### Extract provided
● ● ● ● ● ● ●
# The flux of a vector field

This is probably a basic question. I'm actually taking a class that introduces me to Maxwell's equations. I am currently trying to make sense of the Gauss's law and have some difficulty understanding the flux of a vector field.

The book first starts by explaining the surface integral of a scalar field, using this:

$$M = \int_S \sigma(x, y)~\mathrm{d} a$$

where $$\delta a$$ is a infinitesimal area of the surface and $$\sigma$$ a function returning the area mass density. So far so good for me.

But then it goes off explaining the flux of a vector field:

$$M = \int_S \vec{A} \cdot \hat{n}~\mathrm{d} a$$

But now this section starts saying that this integral is over a vector field. Which I don't really understand since the dot product of two vectors gives back a scalar. What do I get wrong here?
● ● ● ● ● ● ●
### Apply what you read
1: In the post on vector field flux, what does σ stand for in the surface integral of a scalar field?
2: Please reproduce the stretch of the post on vector field flux from "This is probably" through "get wrong here?".

### Raw data
● ● ● ● ● ● ●
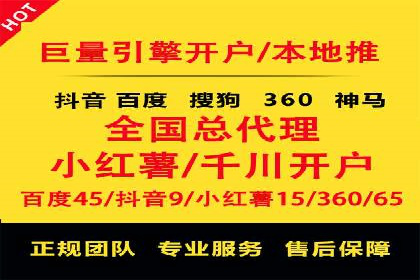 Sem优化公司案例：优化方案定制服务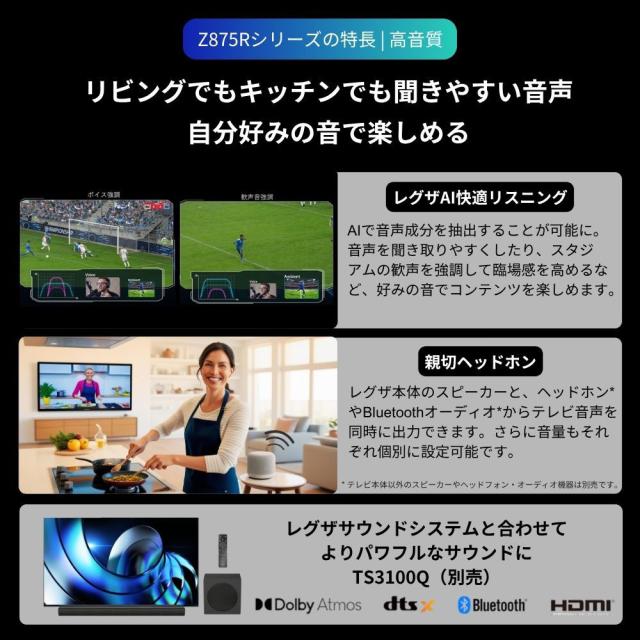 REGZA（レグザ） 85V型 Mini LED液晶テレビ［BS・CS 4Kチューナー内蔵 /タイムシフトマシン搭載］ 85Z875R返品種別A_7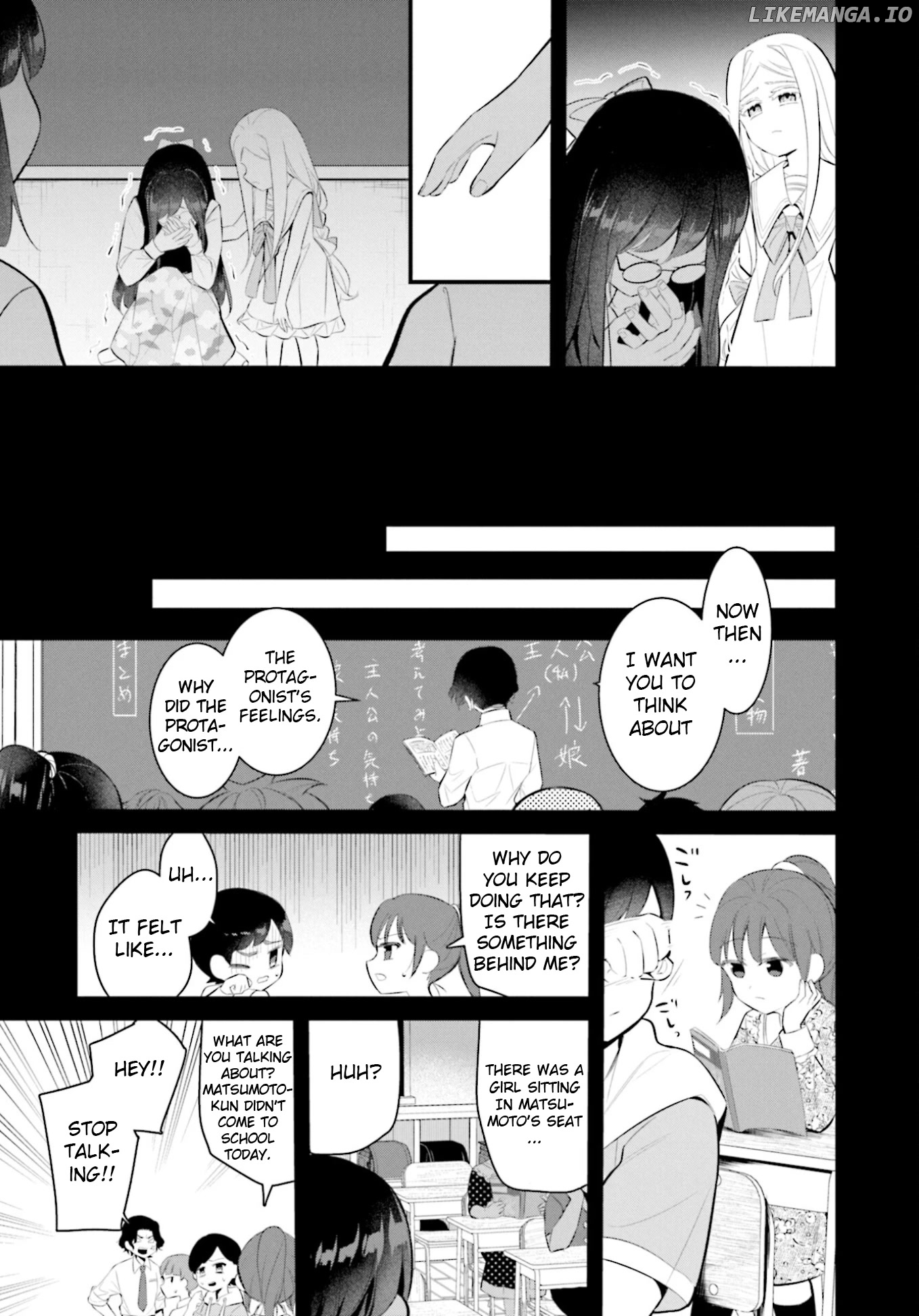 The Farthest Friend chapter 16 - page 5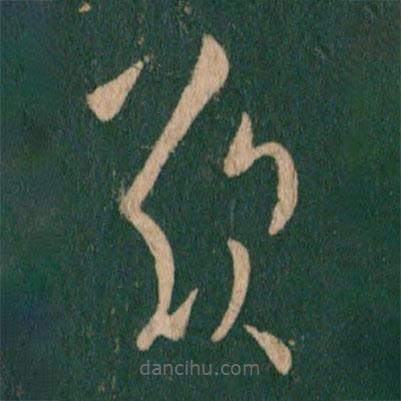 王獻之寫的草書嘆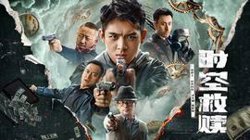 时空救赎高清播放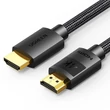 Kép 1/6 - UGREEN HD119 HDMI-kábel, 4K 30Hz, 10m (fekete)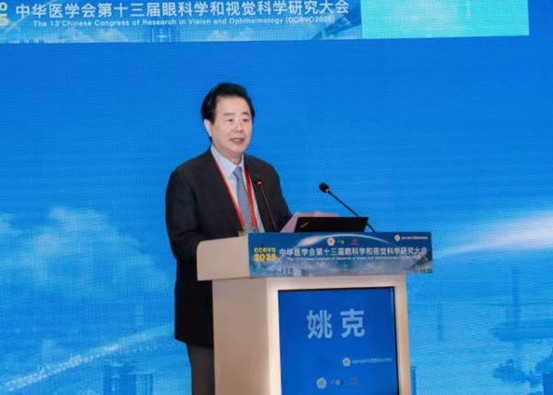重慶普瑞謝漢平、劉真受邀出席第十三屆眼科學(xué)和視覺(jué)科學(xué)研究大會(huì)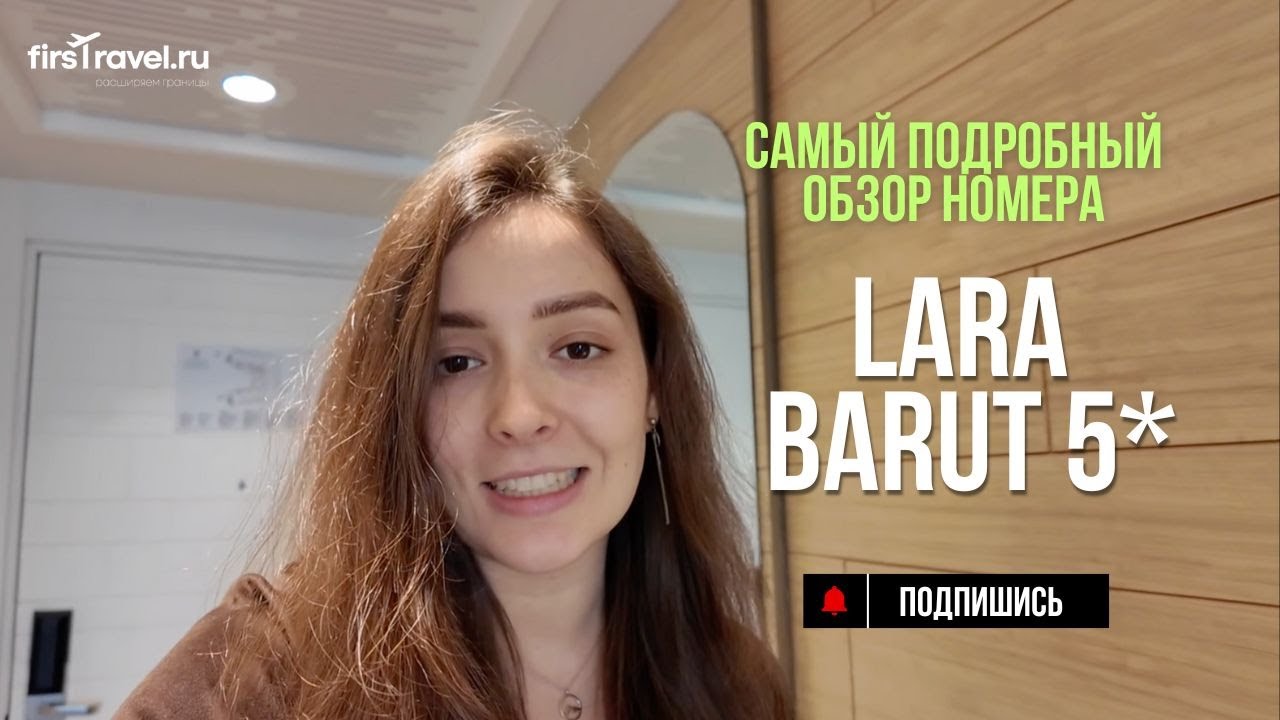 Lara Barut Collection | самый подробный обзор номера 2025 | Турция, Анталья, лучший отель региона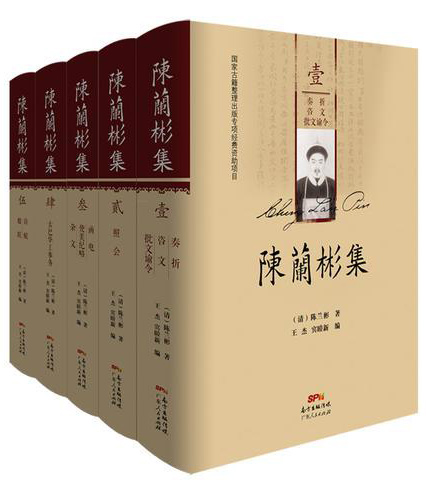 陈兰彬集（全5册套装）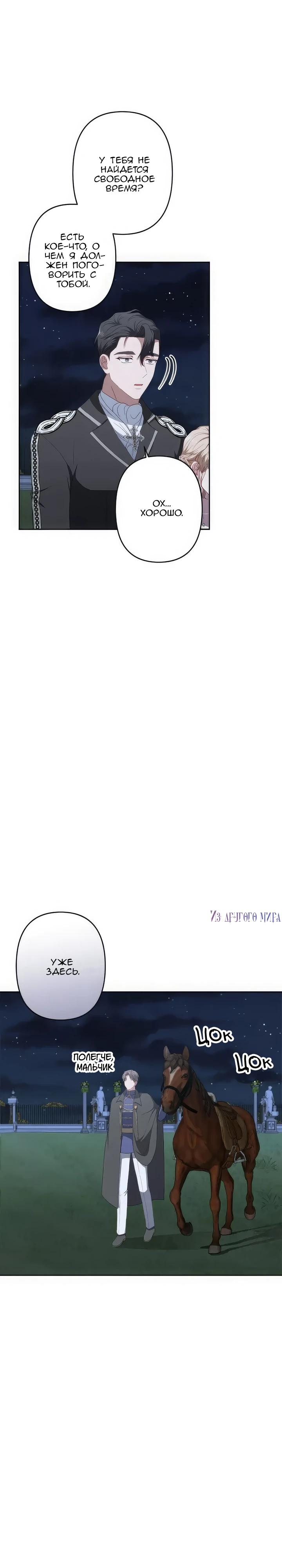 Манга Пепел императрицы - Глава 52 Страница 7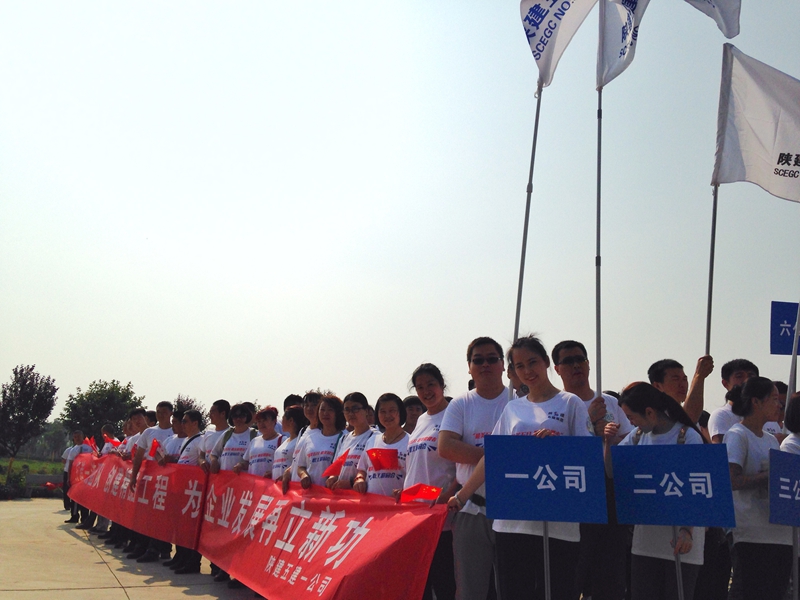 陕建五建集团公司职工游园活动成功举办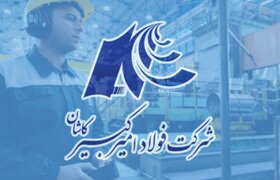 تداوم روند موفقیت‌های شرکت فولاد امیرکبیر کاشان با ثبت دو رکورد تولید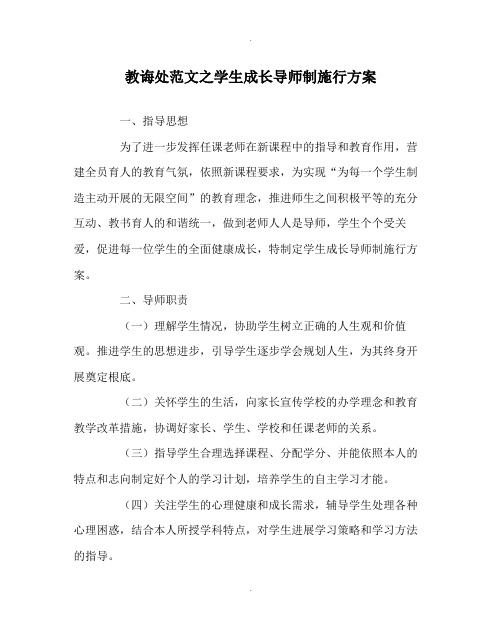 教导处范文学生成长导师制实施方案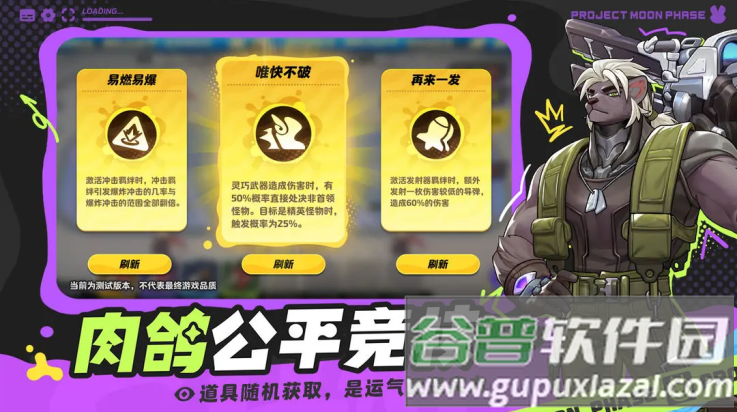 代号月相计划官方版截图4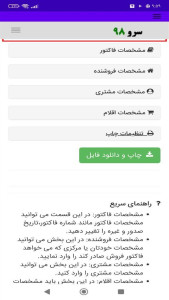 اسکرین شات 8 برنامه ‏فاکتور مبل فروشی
● ● ● ● ● ● ●
### Solutions below
1: A function returning the area mass density.

2:
This is probably a basic question. I'm actually taking a class that introduces me to Maxwell's equations. I am currently trying to make sense of the Gauss's law and have some difficulty understanding the flux of a vector field.

The book first starts by explaining the surface integral of a scalar field, using this:

$$M = \int_S \sigma(x, y)~\mathrm{d} a$$

where $$\delta a$$ is a infinitesimal area of the surface and $$\sigma$$ a function returning the area mass density. So far so good for me.

But then it goes off explaining the flux of a vector field:

$$M = \int_S \vec{A} \cdot \hat{n}~\mathrm{d} a$$

But now this section starts saying that this integral is over a vector field. Which I don't really understand since the dot product of two vectors gives back a scalar. What do I get wrong here?